Кука стоял у воды с удочкой, стоял, отклячив известную часть тела (со спины он был похож на глиняного идола); заметив нас, приложил палец к губам и, уставившись на воду, процедил: «Тц-ц-ц!». Я проследил за его взглядом и увидел, как в воде под корягой мелькнула тень.

— Обними меня медведь, если ее не поймаю! — шепнул Кука.

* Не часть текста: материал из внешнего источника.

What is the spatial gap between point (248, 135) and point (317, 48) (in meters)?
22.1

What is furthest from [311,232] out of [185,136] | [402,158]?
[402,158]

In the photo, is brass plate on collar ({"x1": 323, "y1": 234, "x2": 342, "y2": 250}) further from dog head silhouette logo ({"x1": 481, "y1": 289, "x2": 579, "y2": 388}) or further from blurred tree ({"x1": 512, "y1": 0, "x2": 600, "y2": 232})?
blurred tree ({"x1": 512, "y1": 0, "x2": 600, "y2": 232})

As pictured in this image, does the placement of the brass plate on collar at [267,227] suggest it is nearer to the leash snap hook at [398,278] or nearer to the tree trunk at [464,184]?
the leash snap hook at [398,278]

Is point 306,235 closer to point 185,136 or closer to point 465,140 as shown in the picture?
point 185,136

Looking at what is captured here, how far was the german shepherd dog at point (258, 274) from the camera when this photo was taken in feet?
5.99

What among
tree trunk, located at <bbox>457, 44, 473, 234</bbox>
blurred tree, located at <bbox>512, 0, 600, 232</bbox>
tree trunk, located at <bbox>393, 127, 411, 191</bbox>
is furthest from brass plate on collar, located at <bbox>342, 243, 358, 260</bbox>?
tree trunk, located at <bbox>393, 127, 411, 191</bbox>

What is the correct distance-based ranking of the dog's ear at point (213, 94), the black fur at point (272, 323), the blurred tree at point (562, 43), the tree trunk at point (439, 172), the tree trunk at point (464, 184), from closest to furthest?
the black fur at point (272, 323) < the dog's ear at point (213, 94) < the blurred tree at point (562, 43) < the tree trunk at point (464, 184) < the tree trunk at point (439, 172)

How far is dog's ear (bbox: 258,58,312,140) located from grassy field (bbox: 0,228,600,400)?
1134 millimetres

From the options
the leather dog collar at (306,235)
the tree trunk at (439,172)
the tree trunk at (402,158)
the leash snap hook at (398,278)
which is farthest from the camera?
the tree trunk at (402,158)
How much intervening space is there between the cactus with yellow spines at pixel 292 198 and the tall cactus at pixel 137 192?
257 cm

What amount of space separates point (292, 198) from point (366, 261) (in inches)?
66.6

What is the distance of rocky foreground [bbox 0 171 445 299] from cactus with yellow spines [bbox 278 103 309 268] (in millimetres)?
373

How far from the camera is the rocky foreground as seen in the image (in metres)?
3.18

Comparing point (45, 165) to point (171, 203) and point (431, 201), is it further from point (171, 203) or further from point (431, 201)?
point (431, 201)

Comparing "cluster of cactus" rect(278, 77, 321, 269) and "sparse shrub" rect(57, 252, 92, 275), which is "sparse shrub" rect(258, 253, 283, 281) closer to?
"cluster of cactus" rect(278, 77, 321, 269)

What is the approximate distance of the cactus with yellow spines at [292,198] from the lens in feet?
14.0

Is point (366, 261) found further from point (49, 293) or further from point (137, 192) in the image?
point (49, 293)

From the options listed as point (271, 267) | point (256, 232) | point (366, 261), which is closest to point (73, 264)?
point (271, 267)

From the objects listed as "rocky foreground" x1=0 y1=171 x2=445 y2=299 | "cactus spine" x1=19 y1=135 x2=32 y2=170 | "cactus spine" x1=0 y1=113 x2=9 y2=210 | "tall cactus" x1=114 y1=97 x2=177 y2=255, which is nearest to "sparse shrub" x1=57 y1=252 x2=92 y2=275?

Кука знал все: как построить веревочный мост через пропасть, найти воду в пустыне, откачать утопленника и, конечно, знал, как хватать рыбин голыми руками. Бросив удочку, прямо в одежде он прыгнул в воду и стал шарить вокруг коряги. Потом скрылся за кустами, долго нырял и фыркал, потом вдруг как завопит:

— Помогите, тону!

— Ишь, актер! — безучастно хмыкнул Котел. — Не мог найти другого места топиться, все лилии загубил. Совершенно не думает о сохранении природы. Лилии, кстати, в Красной книге. Кука экологически абсолютно безграмотен. После набегов таких туристов-варваров природа долго не может залечить раны. Подобные туристы, как золотая орда, все сметают, и после них на земле свалка: бутылки, консервные банки. В жаркий день, кстати, бутылки, как линзы, зажигают сухие травы, начинаются пожары. И туристы все берут «на память», рвут самые крупные цветы. Во времена моего детства ромашки были с блюдце, колокольчики со стакан, а сейчас?!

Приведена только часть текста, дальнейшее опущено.